Brano riportato:
____
La cosa grave è che la incapacità della politica ed in particolare del Pd, il partito regione, viene pagata a caro prezzo dall’economia, dalle famiglie, dalle nuove generazioni, avanti ad una regione che ha certamente risorse superiori ai suoi fabbisogni, ma che non riesce a valorizzarle, condizionata com’è dal modello di potere predatorio costruito dalla sua classe dirigente che comprende la politica, i sindacati, i ceti professionali, la burocrazia ripiegata nella sua servitù volontaria.
Il modello si caratterizza per un quarto di popolazione che vive di privilegi, di rendite di posizione, di parassitismo , di sopraffazioni acquisite con misure clientelari ed assistenziali e per il restante tre quarti che fatica ad arrivare a fine mese, che deve configurarsi come suddito per ottenere diritti che gli vengono parzialmente dati in cambio di consenso al potere dominante che ripeto si annida negli attori sociali citati prima, tutti, nessuno escluso.
Ma l’immobilismo, il rinvio della convocazione degli organi di partito dipendono anche dalle decisioni che saranno prese a Roma sulla riforma del senato: se Renzi vincerà, molto probabilmente qualcuno della minoranza uscirà dal partito, qualche altro della sinistra ci accuccerà sotto Renzi e qui sotto Pittella che Luongo in una intervista ha definito “il sovrano”, tentando di ottenere una riconferma nella poltrona che occupa attualmente. Se Renzi sarà sfiduciato, il quadro dei riposizionamenti sarà ancora più convulso, avanti al rischio molto probabile delle elezioni anticipate.
Nel frattempo, in Basilicata il nostro presidente continuerà a fare il bello ed il cattivo tempo, promettendo a destra ed a manca fondi per iniziative improbabili: non c’è nosocomio che il presidente visiti, a cui non prometta soldi, non c’è momento in materia di petrolio in cui il Nostro non dia ragione all’una (gli ambientalisti) o all’altra fazione (i lavoratori ed imprenditori dell’Eni e del suo indotto).
E lo farà, potendo contare sui suoi yesman presenti in Giunta che ovviamente si guardano bene dal tirar fuori uno straccio di idea su come uscire dalla crisi devastante in atto da lungo periodo, limitandosi a mettere il ciuccio dove vuole il padrone.
L’assessore al lavoro non si pone il tema della emergenza occupazione e non fa l’unica cosa che potrebbe legittimare la sua cospicua indennità, ossia il piano del lavoro che la regione non riesce a darsi da 17 anni.
____
Righe del dataset:
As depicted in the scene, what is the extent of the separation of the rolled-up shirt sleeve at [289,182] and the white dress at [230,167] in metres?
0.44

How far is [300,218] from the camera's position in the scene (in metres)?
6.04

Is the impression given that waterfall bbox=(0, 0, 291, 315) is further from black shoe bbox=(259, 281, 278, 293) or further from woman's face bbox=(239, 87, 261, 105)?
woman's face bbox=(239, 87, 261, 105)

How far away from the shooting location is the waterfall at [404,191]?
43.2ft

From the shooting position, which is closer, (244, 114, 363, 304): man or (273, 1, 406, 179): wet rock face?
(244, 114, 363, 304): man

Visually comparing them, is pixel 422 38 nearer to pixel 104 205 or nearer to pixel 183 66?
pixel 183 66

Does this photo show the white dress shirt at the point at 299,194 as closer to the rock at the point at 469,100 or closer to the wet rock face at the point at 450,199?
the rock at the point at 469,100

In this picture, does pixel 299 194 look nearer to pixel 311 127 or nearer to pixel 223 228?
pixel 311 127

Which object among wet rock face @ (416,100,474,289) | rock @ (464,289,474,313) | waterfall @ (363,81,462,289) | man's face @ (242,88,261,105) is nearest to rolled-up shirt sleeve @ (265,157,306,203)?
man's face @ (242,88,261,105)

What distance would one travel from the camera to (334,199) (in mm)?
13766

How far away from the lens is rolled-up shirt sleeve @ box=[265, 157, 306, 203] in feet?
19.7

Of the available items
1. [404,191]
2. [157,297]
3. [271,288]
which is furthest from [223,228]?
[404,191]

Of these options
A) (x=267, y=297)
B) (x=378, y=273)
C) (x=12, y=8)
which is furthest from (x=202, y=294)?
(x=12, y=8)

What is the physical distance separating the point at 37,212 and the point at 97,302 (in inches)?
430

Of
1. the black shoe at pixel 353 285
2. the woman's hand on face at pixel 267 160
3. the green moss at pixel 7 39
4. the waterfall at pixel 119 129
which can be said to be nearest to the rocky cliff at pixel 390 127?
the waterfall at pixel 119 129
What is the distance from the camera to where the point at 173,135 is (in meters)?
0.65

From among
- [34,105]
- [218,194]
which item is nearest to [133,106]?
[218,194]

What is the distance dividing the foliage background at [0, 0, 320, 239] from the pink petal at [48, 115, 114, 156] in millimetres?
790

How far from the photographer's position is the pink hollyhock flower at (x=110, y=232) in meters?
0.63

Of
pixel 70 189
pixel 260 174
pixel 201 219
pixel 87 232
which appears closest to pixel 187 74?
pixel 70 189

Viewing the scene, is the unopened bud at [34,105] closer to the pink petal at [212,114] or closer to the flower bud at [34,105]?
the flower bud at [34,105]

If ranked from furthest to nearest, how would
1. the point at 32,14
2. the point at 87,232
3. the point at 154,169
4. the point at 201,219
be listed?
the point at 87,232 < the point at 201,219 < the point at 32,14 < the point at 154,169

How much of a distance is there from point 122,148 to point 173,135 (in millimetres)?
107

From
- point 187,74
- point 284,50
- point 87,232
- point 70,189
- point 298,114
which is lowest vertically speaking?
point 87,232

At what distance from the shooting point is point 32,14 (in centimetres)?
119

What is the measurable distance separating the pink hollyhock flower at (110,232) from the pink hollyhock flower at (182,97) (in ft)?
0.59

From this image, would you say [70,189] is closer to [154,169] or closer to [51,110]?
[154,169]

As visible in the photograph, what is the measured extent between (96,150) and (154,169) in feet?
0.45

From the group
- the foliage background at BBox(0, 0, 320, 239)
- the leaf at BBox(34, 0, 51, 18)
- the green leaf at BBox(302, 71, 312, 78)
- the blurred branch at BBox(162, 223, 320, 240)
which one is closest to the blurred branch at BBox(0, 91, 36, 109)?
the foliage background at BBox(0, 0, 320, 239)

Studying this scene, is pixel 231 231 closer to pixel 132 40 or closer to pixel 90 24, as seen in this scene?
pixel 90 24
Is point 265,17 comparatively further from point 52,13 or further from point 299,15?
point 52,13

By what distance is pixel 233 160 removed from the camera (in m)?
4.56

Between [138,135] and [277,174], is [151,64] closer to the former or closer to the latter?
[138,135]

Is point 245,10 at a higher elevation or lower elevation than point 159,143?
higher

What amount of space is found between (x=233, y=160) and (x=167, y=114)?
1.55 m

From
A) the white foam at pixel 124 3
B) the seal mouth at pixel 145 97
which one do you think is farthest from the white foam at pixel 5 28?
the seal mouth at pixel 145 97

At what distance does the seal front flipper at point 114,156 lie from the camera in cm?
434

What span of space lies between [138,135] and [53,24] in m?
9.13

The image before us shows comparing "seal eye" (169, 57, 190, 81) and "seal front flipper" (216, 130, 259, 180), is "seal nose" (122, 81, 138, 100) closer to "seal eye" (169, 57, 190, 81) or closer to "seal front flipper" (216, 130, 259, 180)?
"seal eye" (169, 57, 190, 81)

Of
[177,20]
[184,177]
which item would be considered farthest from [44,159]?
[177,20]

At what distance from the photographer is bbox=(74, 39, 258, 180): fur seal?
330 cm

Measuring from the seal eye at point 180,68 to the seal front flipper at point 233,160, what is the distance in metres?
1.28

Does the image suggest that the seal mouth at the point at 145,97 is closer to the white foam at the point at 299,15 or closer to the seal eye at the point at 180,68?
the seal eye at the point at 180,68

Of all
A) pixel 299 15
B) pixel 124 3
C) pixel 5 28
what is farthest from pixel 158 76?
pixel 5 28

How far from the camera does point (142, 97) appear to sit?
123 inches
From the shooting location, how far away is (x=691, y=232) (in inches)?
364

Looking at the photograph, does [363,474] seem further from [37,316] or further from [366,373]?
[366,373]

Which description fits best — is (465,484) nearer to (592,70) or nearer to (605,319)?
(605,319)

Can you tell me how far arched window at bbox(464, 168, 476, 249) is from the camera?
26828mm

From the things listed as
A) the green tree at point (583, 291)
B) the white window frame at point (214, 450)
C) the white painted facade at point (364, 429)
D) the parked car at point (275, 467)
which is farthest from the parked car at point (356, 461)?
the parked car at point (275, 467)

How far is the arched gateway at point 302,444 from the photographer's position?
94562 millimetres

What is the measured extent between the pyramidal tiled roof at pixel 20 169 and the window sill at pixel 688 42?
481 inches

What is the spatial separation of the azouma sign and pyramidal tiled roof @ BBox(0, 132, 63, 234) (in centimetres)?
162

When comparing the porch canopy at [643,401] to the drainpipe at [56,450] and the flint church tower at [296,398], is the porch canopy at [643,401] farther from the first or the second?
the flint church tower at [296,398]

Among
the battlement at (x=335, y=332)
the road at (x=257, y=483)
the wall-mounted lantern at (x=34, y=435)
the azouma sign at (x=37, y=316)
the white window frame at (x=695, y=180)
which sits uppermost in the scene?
____
Compiti:
**A)** Rispondi a queste domande sul brano dedicato alla politica in Basilicata:
(i) Quale parte della popolazione vive di privilegi e di rendite di posizione?
(ii) Con quale espressione Luongo ha definito Pittella in un'intervista?
(iii) Da quanti anni la regione non riesce a darsi un piano del lavoro?
**B)** Prosegui il brano sulla politica in Basilicata, ripartendo subito dopo la sua ultima frase.
L'elenco non ha alcun legame con il brano.

Risposte per compito:
**A)**
(i) Un quarto della popolazione.
(ii) "Il sovrano".
(iii) Da 17 anni.

**B)**
Non lo vara nonostante nei suoi cassetti ci siano tutti gli elementi preparatori messi in atto a suo tempo dall’ ass. Viti. Potrebbe licenziarlo in un mese e dare finalmente un disegno, una strategia al mercato del lavoro, mezzi adeguati per implementarlo, uscendo dalla palude in cui si trovano le misure della formazione professionale,degli ammortizzatori sociale, delle aree assistenziali.
Non lo fa non solo perché non ne concepisce la portata innovativa, ma anche perché non riceve stimoli in questo senso da parte dei sindacati e delle imprese. Fare il piano significa sciogliere il nodo della forestazione produttiva, porsi il tema di creare nuova occupazione per i percettori degli ammortizzatori sociali, rivedere i criteri di incentivazione delle imprese, affrontare il tema degli strumenti di sostegno delle imprese , come Basilicata innovazione, sviluppo Basilicata, organizzare un osservatorio del mercato del lavoro.
Tutti temi scomodi che potrebbero innescare forti tensioni sociali, in chi oggi beneficia di sussidi e stipendi poco meritati, per usare un eufemismo. Molto meglio vivacchiare, alimentando i mercati protetti, il lavoro nero, i precari – stabili, i “bisogni sospesi” da dare col contagocce, sprecando risorse importanti in spesa corrente e non in conto capitale che richiederebbe ben altra organizzazione del personale regionale.
Dovevamo aspettare l’assessore all’Ambiente per riscoprire l’aeroporto di Pisticci o la tratta ferroviaria Laurenzana – Potenza , in assenza di una valutazione attendibile dell’utenza e dei costi da mobiliare.
La Basilicata è piena di infrastrutture fini a se stesse: strade da albero ad albero, alla quali oggi si vuol aggiungere anche qualche tratta ferroviaria, ospedali che servono più per i primari e relativo personale che per i pazienti che, quando possono, emigrano, impianti sportivi mal utilizzati, strutture di trasporto deficitarie e così via.
L’assessore Berlinguer invece di teorizzare sulle virtù dei tecnici nelle giunte politiche, metta mano al settore forestale: occorre una svolta radicale, al fine di garantire una manutenzione ordinaria e straordinaria del territorio sulla base di strutture gestite in modo manageriale, facendo luce peraltro sulla gestione dei consorzi di bonifica nei quali gli aspetti clientelari sono da tempo sotto gli occhi di tutti, invitando il commissario a dare finalmente conto del suo lavoro.
E potrei continuare sulle mediocrità che riguardano gli altri assessorati.
Sperare che il Pd , le associazioni sindacali, se ne occupino è tempo perso, augurarmi che il presidente della giunta voglia riformare il sistema significa coltivare illusioni.
È l’intera classe dirigente che va mandata a casa e per farlo occorrerebbe una spinta dal basso dai luoghi terzi (associazionismo, ecc.) e una decisione del Governo centrale di commissariamento del Pd e della Giunta (macroregione?).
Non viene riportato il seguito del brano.